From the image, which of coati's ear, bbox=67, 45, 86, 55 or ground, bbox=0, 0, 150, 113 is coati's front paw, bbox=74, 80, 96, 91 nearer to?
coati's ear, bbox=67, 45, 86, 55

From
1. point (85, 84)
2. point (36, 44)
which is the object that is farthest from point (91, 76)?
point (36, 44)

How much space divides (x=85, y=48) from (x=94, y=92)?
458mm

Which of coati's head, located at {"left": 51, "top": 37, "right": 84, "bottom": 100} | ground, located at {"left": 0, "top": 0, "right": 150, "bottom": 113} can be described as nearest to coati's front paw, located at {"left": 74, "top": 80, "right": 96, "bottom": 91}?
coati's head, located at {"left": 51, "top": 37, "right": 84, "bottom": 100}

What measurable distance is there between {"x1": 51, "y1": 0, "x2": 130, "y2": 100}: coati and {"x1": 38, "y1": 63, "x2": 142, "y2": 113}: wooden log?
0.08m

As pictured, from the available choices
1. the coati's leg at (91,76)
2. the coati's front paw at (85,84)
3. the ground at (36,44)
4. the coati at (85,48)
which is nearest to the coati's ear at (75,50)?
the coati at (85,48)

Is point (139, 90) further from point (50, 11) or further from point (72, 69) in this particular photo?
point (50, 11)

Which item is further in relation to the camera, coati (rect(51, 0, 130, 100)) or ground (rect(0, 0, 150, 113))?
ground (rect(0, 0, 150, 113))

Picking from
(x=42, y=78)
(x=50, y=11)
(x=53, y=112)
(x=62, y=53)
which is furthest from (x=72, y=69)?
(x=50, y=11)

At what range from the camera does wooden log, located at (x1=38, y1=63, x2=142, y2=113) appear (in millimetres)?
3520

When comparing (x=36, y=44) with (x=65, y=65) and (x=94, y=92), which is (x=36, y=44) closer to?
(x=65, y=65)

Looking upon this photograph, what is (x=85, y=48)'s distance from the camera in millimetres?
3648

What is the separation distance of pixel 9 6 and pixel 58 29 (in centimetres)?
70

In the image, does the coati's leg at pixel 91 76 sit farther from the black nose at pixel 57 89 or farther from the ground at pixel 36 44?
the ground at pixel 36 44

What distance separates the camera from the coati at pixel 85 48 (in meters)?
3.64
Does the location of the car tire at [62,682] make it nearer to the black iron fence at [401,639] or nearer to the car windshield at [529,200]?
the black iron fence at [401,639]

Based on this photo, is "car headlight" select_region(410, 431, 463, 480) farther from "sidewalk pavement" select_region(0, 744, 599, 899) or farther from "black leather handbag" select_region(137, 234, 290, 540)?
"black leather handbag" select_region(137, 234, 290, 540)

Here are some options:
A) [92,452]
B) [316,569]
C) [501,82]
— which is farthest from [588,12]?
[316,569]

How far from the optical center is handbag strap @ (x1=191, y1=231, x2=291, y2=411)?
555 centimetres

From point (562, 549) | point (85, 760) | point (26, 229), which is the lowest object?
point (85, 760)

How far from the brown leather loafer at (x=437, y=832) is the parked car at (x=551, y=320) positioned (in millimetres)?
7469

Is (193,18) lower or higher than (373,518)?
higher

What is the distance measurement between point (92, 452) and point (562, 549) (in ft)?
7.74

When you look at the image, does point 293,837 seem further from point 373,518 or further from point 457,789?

[Work to be completed]: Every line above should be printed again exactly as it stands.

[Full response]:
From the image, which of coati's ear, bbox=67, 45, 86, 55 or ground, bbox=0, 0, 150, 113 is coati's front paw, bbox=74, 80, 96, 91 nearer to?
coati's ear, bbox=67, 45, 86, 55

From
1. point (85, 84)
2. point (36, 44)
which is the object that is farthest from point (91, 76)?
point (36, 44)

How much space divides (x=85, y=48) from (x=94, y=92)?
458mm

Which of coati's head, located at {"left": 51, "top": 37, "right": 84, "bottom": 100} | ground, located at {"left": 0, "top": 0, "right": 150, "bottom": 113} can be described as nearest to coati's front paw, located at {"left": 74, "top": 80, "right": 96, "bottom": 91}?
coati's head, located at {"left": 51, "top": 37, "right": 84, "bottom": 100}

What measurable distance is there between {"x1": 51, "y1": 0, "x2": 130, "y2": 100}: coati and {"x1": 38, "y1": 63, "x2": 142, "y2": 113}: wooden log?
0.08m

As pictured, from the available choices
1. the coati's leg at (91,76)
2. the coati's front paw at (85,84)
3. the ground at (36,44)
4. the coati at (85,48)
which is nearest to the coati's ear at (75,50)?
the coati at (85,48)

Is point (139, 90) further from point (50, 11) or further from point (72, 69) in this particular photo?
point (50, 11)

Which item is further in relation to the camera, coati (rect(51, 0, 130, 100)) or ground (rect(0, 0, 150, 113))?
ground (rect(0, 0, 150, 113))

Picking from
(x=42, y=78)
(x=50, y=11)
(x=53, y=112)
(x=62, y=53)
which is furthest from (x=72, y=69)?
(x=50, y=11)

At what range from the camera does wooden log, located at (x1=38, y1=63, x2=142, y2=113) appear (in millimetres)?
3520

When comparing (x=36, y=44) with (x=65, y=65) and (x=94, y=92), which is (x=36, y=44) closer to?
(x=65, y=65)

Looking upon this photograph, what is (x=85, y=48)'s distance from the camera in millimetres?
3648

What is the separation distance of pixel 9 6 and pixel 58 29 (in centimetres)?
70

In the image, does the coati's leg at pixel 91 76 sit farther from the black nose at pixel 57 89 or farther from the ground at pixel 36 44?
the ground at pixel 36 44

What distance separates the camera from the coati at pixel 85 48 (in meters)?
3.64
Does the location of the car tire at [62,682] make it nearer to the black iron fence at [401,639] or nearer to the car windshield at [529,200]?
the black iron fence at [401,639]

Based on this photo, is "car headlight" select_region(410, 431, 463, 480) farther from "sidewalk pavement" select_region(0, 744, 599, 899) or farther from "black leather handbag" select_region(137, 234, 290, 540)?
"black leather handbag" select_region(137, 234, 290, 540)

Here are some options:
A) [92,452]
B) [316,569]
C) [501,82]
— which is farthest from [588,12]?
[316,569]

How far from the optical center is handbag strap @ (x1=191, y1=231, x2=291, y2=411)?
555 centimetres

From point (562, 549) | point (85, 760) | point (26, 229), which is the lowest object?
point (85, 760)

How far from the brown leather loafer at (x=437, y=832) is the parked car at (x=551, y=320) positioned (in millimetres)?
7469

Is (193,18) lower or higher than (373,518)?
higher

What is the distance measurement between point (92, 452) and point (562, 549) (in ft)?
7.74

When you look at the image, does point 293,837 seem further from point 373,518 or further from point 457,789?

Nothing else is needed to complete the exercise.